> **Exercise requirements**
Copy everything from the line containing "As shown within" down to the line containing "which object is located uppermost?", changing "farthest" to "closest" and leaving the rest untouched. Give only those lines.

## begin Material provided

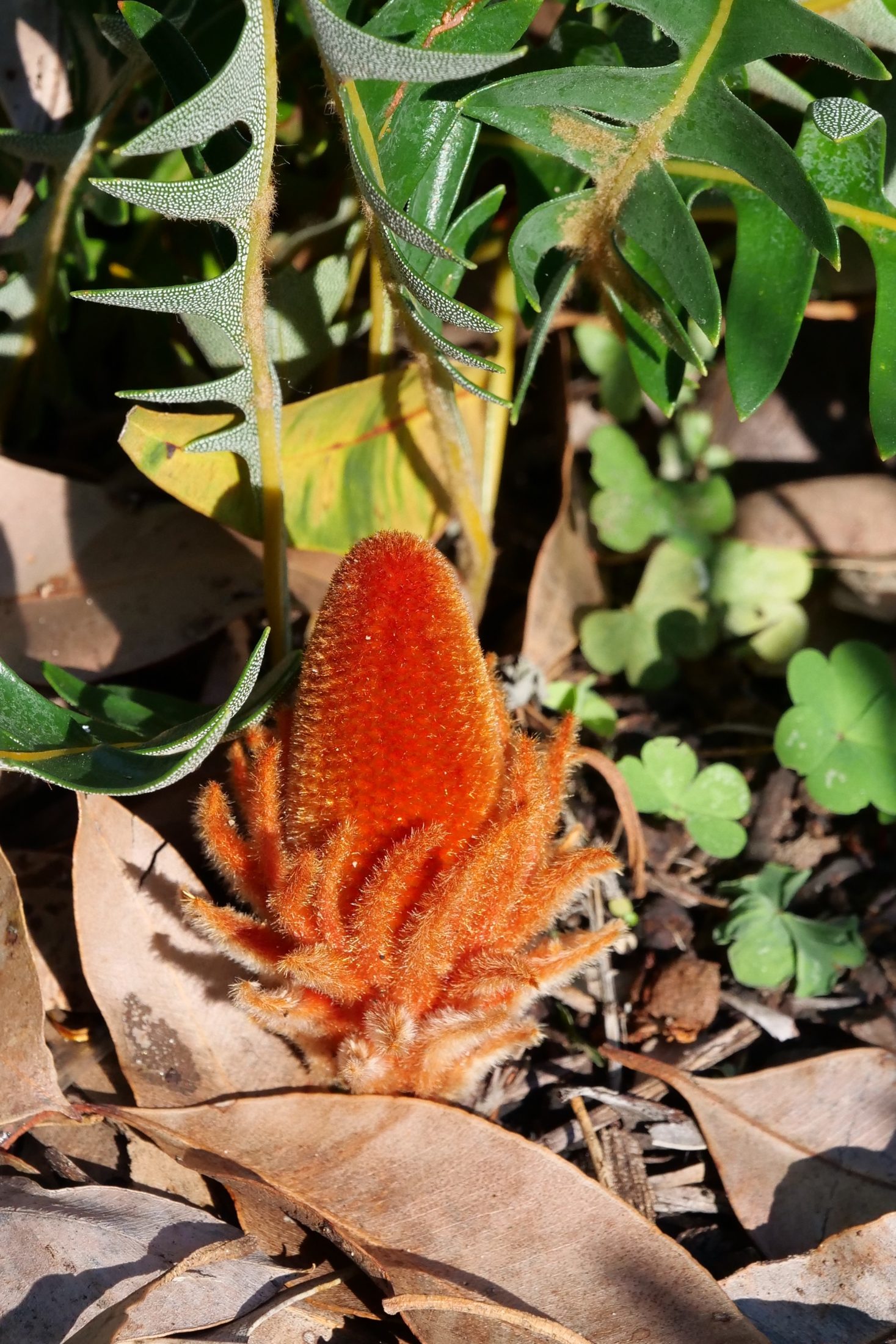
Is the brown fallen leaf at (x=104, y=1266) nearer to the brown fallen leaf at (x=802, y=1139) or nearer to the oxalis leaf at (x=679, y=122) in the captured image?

## end Material provided
## begin Material provided

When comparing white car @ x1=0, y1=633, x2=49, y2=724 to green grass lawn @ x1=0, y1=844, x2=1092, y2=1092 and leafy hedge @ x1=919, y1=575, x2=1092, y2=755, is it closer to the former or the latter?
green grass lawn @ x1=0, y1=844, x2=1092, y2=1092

## end Material provided
## begin Material provided

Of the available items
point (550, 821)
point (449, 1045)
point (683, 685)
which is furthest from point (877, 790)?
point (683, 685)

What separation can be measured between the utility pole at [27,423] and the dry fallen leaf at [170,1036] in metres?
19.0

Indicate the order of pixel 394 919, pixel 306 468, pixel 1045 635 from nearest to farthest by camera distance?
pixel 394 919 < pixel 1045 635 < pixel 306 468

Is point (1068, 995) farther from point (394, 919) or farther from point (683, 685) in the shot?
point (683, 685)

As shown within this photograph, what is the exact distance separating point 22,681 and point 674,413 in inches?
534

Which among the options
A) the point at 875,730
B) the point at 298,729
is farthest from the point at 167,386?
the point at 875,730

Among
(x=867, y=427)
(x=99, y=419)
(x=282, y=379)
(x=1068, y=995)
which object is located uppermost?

## end Material provided

> **Task result**
As shown within this photograph, what is the exact distance separating point 22,681 and point 674,413 in inches?
534

Which among the options
A) the point at 875,730
B) the point at 298,729
is closest from the point at 167,386?
the point at 875,730

Among
(x=867, y=427)
(x=99, y=419)
(x=282, y=379)
(x=1068, y=995)
which object is located uppermost?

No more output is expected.